Three-dimensional contact analysis of layered elastic/plastic solids with rough surfaces

Abstract

A three-dimensional numerical model is presented to investigate the contact behavior of layered elastic/plastic solids with rough surfaces. The surface deformation and pressure distributions are obtained based on a variational principle with a fast Fourier transform (FFT)-based scheme. The surface and subsurface stresses in the layer and the substrate are determined and a von Mises yield criterion is used to determine onset of yield. The model is applicable for both single-asperity contact and multiple-asperity contact. Three-dimensional layered elastic/plastic solids with rough surfaces are generated on the computer with specified standard deviation of surface heights, correlation length, layer thickness, stiffness and hardness ratio of the layer to the substrate.

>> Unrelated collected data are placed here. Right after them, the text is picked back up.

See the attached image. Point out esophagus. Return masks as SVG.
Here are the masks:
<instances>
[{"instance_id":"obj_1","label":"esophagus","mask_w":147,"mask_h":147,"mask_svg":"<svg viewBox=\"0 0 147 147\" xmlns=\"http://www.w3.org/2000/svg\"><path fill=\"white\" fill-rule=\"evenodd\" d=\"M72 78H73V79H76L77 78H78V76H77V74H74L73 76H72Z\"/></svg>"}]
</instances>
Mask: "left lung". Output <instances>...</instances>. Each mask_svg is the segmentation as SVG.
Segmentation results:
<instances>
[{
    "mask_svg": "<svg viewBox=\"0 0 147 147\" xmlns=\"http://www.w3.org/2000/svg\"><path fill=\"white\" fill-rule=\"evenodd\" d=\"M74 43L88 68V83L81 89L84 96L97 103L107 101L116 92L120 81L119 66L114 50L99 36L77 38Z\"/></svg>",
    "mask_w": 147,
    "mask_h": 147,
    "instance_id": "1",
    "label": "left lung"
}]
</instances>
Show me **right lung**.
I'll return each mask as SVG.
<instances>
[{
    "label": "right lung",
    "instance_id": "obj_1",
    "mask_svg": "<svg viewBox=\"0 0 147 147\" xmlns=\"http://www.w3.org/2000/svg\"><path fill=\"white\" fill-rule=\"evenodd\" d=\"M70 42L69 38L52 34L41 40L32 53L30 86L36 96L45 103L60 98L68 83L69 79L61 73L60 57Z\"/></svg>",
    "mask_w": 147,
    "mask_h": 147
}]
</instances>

The contact statistics of layered solids under a designated normal load are predicted, namely, the fractional contact area, contact pressures, surface and subsurface stress, and relative meniscus force. These contact statistics are used to investigate friction, stiction, and wear problems such as debris generation, brittle failure, and delamination. The results yield insight into the effects of the layer, surface roughness, and normal load on the tribological performance of layered elastic/plastic solids. It allows the specification of layer properties to realize elastic contact and to reduce wear of materials. Optimum layer parameters are identified to provide low friction, stiction and wear.